What are your thoughts when it comes to listening to music while working out? An old timer I know says it destroys concentration. At the gym where I train they often play “light” music, which really kills my energy. I often ask them to change it and when they do I feel my energy rise. Could this really be happening, or is it my imagination?
To answer your first questions, I’d have to say that whether or not one listens to music is a very personal thing. Back when I was a young gym rat there was no such thing as music at a gym. Of course, that’s if you don’t include the “music” of the clanging of plates against one another as we lifted.
Of course nowadays every gym that I know of plays music. Indeed, recent studies have shown that music can indeed boost a workout. Researchers have found that music with a beat range of 120-140 can help drive cardio workouts. Maybe not coincidentally, that is also the range at which the average adult’s heart beats during a cardio session.

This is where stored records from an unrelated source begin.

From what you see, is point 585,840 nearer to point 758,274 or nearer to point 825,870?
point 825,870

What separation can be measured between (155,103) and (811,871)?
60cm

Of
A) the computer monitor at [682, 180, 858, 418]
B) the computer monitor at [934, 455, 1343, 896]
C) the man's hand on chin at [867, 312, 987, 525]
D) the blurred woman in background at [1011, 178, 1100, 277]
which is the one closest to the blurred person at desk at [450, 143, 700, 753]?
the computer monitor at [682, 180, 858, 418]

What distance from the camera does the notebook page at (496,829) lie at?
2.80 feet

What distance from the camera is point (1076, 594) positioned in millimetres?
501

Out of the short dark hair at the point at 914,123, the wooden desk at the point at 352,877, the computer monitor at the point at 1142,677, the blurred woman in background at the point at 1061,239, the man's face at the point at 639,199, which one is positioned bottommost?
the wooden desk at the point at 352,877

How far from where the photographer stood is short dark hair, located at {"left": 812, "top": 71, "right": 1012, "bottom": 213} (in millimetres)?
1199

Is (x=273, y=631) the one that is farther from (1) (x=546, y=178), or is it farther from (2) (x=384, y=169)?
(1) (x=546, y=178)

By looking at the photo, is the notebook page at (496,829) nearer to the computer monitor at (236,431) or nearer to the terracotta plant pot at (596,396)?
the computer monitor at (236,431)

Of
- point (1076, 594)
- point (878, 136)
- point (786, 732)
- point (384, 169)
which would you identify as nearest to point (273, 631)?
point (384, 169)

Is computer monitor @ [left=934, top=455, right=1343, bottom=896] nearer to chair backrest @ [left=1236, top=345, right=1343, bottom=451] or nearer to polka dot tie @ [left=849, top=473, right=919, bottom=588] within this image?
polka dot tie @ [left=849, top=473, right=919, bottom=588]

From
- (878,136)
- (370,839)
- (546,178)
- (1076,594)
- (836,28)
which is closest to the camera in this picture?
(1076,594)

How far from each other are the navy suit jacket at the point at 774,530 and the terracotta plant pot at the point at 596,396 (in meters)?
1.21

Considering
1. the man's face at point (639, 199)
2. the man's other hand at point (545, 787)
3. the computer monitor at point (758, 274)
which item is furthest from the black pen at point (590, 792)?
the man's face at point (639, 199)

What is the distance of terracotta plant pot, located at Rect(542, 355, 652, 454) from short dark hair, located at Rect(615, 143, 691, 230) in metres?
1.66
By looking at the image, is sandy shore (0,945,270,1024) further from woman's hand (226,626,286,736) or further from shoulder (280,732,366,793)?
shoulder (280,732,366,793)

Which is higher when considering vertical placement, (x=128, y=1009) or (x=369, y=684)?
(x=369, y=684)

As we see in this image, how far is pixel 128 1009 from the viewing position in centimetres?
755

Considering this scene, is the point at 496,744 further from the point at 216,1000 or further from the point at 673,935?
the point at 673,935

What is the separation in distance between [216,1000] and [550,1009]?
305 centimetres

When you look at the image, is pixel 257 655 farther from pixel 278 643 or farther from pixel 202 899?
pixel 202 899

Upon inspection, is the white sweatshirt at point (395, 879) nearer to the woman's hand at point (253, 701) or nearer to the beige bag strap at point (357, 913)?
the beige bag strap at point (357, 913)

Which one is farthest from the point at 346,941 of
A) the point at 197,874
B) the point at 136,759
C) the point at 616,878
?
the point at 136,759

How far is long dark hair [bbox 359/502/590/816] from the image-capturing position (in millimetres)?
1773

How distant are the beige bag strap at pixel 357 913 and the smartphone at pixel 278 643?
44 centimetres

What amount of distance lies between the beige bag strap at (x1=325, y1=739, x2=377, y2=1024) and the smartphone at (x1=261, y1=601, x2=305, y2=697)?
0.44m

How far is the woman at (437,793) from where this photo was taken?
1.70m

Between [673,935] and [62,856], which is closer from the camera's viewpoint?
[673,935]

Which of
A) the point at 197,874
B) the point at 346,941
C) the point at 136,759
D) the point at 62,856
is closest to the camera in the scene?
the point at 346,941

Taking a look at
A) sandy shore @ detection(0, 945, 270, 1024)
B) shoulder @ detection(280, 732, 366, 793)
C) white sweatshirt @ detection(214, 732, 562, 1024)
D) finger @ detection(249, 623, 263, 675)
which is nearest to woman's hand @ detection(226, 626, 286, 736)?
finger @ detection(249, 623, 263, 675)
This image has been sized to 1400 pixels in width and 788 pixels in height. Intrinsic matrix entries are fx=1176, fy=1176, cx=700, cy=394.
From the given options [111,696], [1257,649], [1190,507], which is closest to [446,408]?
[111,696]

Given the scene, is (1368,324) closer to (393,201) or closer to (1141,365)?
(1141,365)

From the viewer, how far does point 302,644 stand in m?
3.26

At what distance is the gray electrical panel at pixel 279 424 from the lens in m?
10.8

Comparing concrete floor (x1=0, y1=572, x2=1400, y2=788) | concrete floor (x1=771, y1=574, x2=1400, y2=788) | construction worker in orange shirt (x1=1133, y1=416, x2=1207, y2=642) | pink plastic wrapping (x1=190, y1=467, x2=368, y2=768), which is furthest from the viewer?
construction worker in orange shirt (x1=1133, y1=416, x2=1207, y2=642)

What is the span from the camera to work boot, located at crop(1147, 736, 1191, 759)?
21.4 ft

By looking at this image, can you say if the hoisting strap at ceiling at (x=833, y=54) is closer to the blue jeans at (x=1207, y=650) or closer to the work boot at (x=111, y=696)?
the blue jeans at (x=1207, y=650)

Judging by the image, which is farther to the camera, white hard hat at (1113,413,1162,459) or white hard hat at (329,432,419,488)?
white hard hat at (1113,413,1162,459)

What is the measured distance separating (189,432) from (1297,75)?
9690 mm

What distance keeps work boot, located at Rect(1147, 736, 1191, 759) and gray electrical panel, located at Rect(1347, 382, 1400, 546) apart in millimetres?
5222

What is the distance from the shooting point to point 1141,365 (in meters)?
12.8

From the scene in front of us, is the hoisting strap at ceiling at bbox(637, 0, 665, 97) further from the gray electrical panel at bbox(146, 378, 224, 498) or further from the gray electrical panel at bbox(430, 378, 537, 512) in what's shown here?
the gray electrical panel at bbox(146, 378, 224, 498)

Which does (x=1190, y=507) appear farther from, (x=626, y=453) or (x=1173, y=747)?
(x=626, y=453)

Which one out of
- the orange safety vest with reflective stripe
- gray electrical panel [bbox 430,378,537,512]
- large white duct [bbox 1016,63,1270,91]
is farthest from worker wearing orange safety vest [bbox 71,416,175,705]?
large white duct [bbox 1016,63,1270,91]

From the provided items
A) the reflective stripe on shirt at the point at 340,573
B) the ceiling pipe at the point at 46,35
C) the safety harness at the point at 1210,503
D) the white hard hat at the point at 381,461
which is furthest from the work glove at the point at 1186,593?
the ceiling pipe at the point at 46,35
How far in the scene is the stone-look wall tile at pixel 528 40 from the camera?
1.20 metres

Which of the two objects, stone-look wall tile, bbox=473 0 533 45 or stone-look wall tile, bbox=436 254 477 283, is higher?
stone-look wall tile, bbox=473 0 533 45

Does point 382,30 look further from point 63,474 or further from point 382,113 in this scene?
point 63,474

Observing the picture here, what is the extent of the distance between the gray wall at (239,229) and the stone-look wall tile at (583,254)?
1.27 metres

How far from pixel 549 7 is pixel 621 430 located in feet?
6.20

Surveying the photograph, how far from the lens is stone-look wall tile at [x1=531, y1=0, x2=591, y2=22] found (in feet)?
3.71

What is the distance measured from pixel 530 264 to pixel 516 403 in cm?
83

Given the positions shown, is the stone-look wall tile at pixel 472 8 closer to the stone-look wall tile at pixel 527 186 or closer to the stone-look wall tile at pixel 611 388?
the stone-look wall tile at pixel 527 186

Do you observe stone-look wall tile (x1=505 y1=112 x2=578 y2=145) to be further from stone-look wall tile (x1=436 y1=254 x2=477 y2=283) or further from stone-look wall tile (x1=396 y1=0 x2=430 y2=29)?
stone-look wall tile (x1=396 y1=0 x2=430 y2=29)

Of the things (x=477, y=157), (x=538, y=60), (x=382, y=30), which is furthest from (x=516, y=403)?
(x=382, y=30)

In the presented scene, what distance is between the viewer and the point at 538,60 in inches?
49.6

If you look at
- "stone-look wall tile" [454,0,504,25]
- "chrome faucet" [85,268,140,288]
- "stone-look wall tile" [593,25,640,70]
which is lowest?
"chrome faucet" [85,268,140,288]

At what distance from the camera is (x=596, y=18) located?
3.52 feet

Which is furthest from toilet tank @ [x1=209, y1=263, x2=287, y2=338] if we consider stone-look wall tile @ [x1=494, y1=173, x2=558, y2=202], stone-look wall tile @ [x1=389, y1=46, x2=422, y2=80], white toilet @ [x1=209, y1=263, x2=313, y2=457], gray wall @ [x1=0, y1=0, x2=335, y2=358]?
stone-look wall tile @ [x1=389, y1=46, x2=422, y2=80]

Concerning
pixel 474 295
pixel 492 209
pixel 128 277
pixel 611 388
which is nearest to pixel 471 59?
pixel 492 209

Athletes in a variety of sports – from basketball to swimming to powerlifting – can often be seen rocking in their seats with a pair of headphones over their ears in the moments before a contest. Certainly they already know the power of music to affect performance.
If the gym where you train plays music that lulls you to sleep I suggest getting yourself a personal audio player with good sound isolation so you can block out the gym’s ambient noise and listen to the music that inspires you most. They say “music soothes the savage breast,” which is great almost any time, except when you’re working out.